The MaiPon server glanced over at him, a scowl darkening his face. “So early?”

“No one else is here?”

The server shook his head. “Booked the whole teahouse,” he muttered, disapprovingly. “Didn’t like the look of him, but he paid.”

“Who was he, do you know?”

The server stared flatly at him and refused to say anything more. In all fairness, Lawrence had not quite expected a response. After all, if you were soliciting those who might be interested in a matter of conspiracy against the Emperor of the Eighty Suns, you wanted a respectable teahouse that was known for a reasonable amount of discretion.

Lawrence sat at a table and looked around. Normally, the teahouse would have been packed with patrons, but the mysterious letter-writer had paid for the use of the Frozen Moon, and so the teahouse was currently empty. He briefly entertained the idea that it might be a trap, and then dismissed it. If it was a trap, it had netted only a single fool. 

The MaiPon server came over with a cup of hot tea and a platter of steamed buns, and then left, taking up a broom with him, likely to sweep the fallen leaves from the courtyard outside.

ㄢㄋㄌ

The letter was nailed to the wall with a single crossbow bolt. Asterion crossed the room, glancing about him warily. It had been difficult, immediately after the Succession Riots, to be a known member of the Discovery Faction.

Not any longer, however. Things had changed since then.

It had helped that they had thought him dead, and afterwards, being a blasphemous scholar of the Discovery Faction meant nothing so long as he was useful.

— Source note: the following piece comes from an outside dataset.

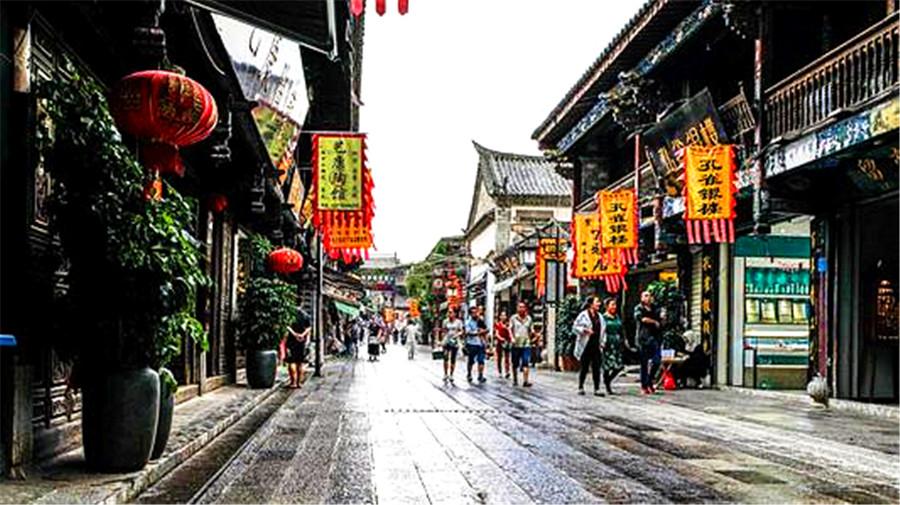 Ancient Town of Jianshui .jpg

He breathed and the colourless cloak he wore shifted, slightly. A small price to pay for the precaution, even though it had not at all been easy to obtain. But there was no ambush, and as he reached out with his senses, he realised that the interloper had simply broken into the secret garret in the Gardens of the Sun, and left, having delivered the letter.

He drew back. 

He could make out little from the letter itself, except for the startling words. The promise of power. Or perhaps, of vengeance. Asterion was not certain he cared for vengeance. The handwriting displayed the neat, economical strokes of the current favoured calligraphic style of the Rose Empire, except—there. A slight defect: a slight flourish, as though the writer had favoured a more elaborate calligraphic style, but had mostly succeeded in suppressing their original handwriting. The crossbow bolt itself; now that was a more interesting message. He ran his fingers along the fletching. The Strikers did not use swan feathers. Not any longer. And yet, the arrow was fletched with a swan feather. 

He tugged the crossbow bolt free. It had been embedded by force, rather than fired from a crossbow. He would have had to cut it free if it had come from a crossbow. 

The letter he folded neatly and slipped into a pocket of his cloak. 

The writer, at least, had Asterion’s attention. He would go to the Frozen Moon, for the first time in five years. He would return and watch.

And perhaps he would find out what he wished to know.

ㄢㄋㄌ

Everyone asked Kavela if her name was really Kavela.

You’d think people would know people could more or less share the same name, Kavela thought, as she perched somewhat high up in the peach tree and watched. She watched as person after person furtively crept towards the Frozen Moon and entered; she watched as the MaiPon server went out into the courtyard to sweep the fallen leaves.

He didn’t look up. People rarely did.

She peeled her purloined orange thoughtfully. She had been given the letter and told to come here and report on who she saw, and what she heard. She would have to enter the teahouse, of course. Eventually. She could spy on who came and who went, but she was expected to report as well on what was discussed, and this could not be done from a peach tree outside the teahouse.

The letter would win her admission. She’d slipped it from the pocket of Arbiter Raishin himself—a fortuitous bump-and-grab. Her heart was still racing at the thought. Stalking Arbiters was dangerous; pickpocketing one, even in the crowded marketplaces of the Imperial Seat, was a fast way to get her door kicked in by Strikers. 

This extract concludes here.